Inhaltszusammenfassung:
Die Erkennung von Molekülen mittels selektiver Bindung von Enzymen, Antikörpern oder selektiver Chelatoren ist die Grundlage zur Entwicklung von Biosensoren. Systematic Evolution of Ligands by EXponential enrichment (SELEX) ist eine kombinatorisch chemische Methode, welche die Eigenschaft von einzelsträngigen Nukleinsäuren (RNA, ssDNA) nutzt zu stabilen 3-dim. Strukturen zu falten und somit – in Analogie zu Antikörpern (Abs)– eine selektive und hochaffine Bindung von Zielmolekülen ermöglicht. Der Einsatz von Oligonukleotidliganden (Aptamere) als biologisch aktiver Teil von Biosensoren bietet gegenüber Abs eine Reihe potentieller Vorteile. Aptamere können mit hoher Genauigkeit und Reproduzierbarkeit durch automatisierte Prozesse synthetisiert werden und ermöglichen eine relativ einfache, kovalente Bindung von Reportermolekülen und/oder Transducern an definierten Stellen. Immobilisierte Aptamere können recycled werden und gegen jegliche Art von Zielmolekülen gerichtet sein (auch gegen toxische oder nicht immunogene Proteine oder kleine organische Moleküle).

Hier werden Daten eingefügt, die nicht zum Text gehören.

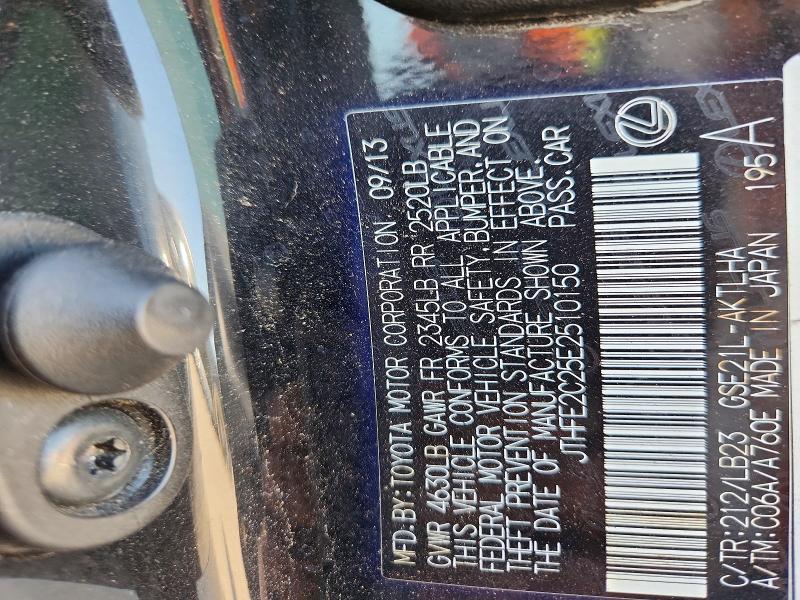 Aukcja sprzedaży 2014 Lexus Is, vin: JTHFE2C25E2510150, numer aukcji: 59152176
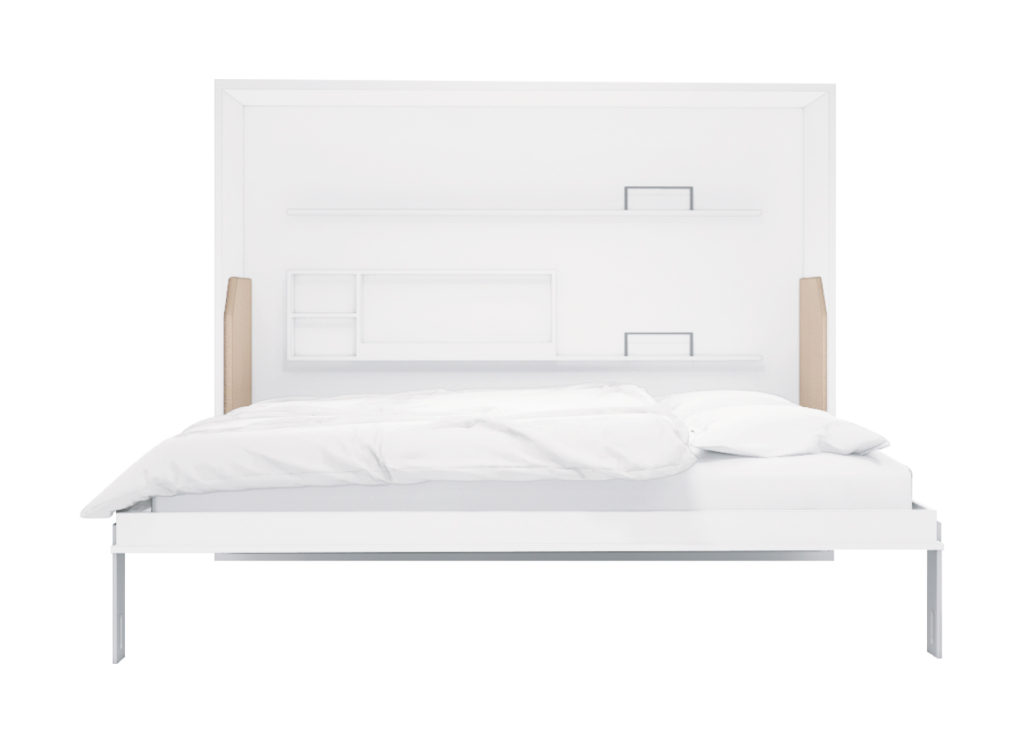 เตียงพับติดผนัง รุ่น Spazio 5' กางเตียง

Als Modellsystem haben wir eine auf Fluoreszenzdetektion basierende Selektionsmethode von endothelzellbindenden ssDNA-Aptameren entwickelt und zeigen daß fluoreszenzkonjugierte Aptamere in Analogie zu Antikörpern als diagnostische Werkzeuge zur Targetidentifizierung genutzt werden können, somit ideale Voraussetzungen bieten als biologisch aktiver Teil in Mikrobiosensoren Verwendung zu finden.

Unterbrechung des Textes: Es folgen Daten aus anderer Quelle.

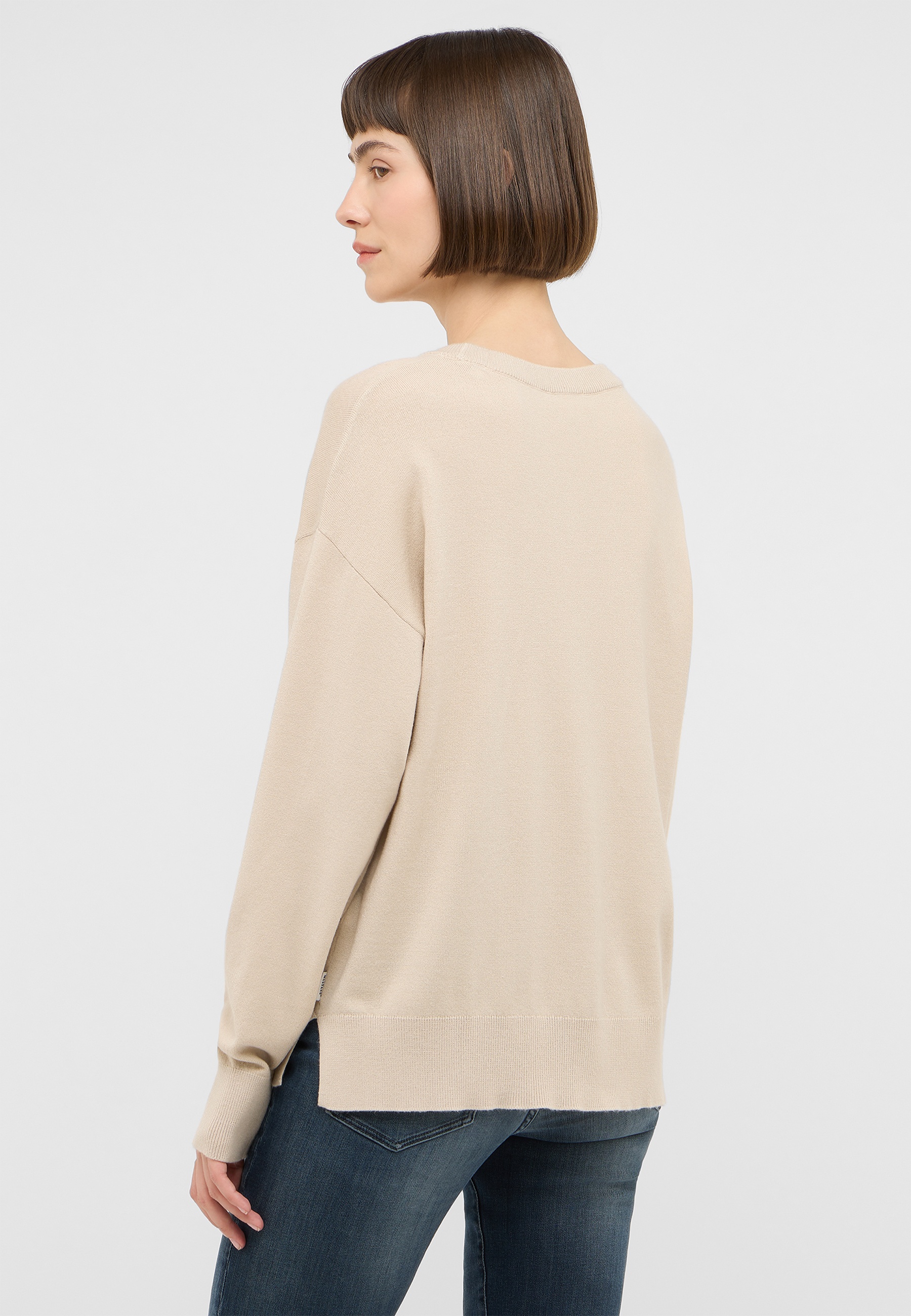 beigees Sweatshirt, oversized Pullover, Knitwear, Langarm, Rundhals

Der Einsatz von fluoreszenzkonjugierten DNA-Aptameren zeigte, daß diese neuartigen Sonden ohne Einbuße ihrer Bindungseigenschaften an Reportereinheiten gekoppelt bzw. auf Oberflächen immobilisiert werden können. DNA-Aptamer-Sonden – gekoppelt an einen Transducer –bergen somit ein enormes Potential als sensible und flexible biologisch aktive Komponente in Biosensoren zur Detektion jeglicher Art von Zielmolekül (Proteine - auch toxisch oder nicht immunogen, Peptide oder kleine organische Moleküle) Verwendung zu finden.